Please set down the data again exactly, minus the pictures.

***** MATERIAL TO PROCESS *****

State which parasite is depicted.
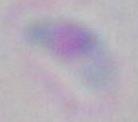

This is Toxoplasma gondii.

Summary:
  - Modality: micrograph
  - Magnification: 1000x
Assess the morphology of the erythrocytes.
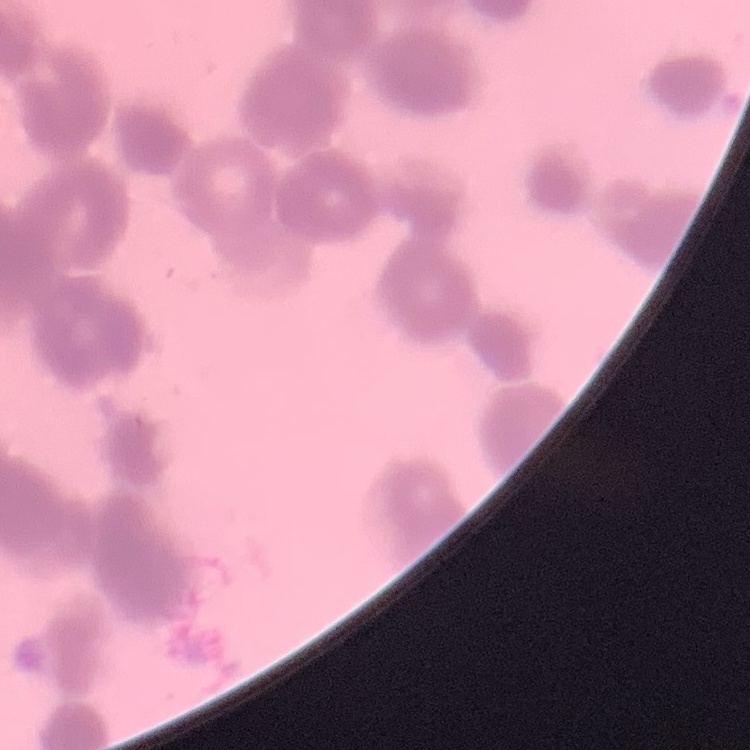
They show rouleaux formation.

stain = Field's or Giemsa
image type = square crop of a larger photomicrograph
preparation = thin peripheral smear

*****

§ **TASK RESULT**:
State which parasite is depicted.

This is Toxoplasma gondii.

Summary:
  - Modality: micrograph
  - Magnification: 1000x
Assess the morphology of the erythrocytes.
They show rouleaux formation.

stain = Field's or Giemsa
image type = square crop of a larger photomicrograph
preparation = thin peripheral smear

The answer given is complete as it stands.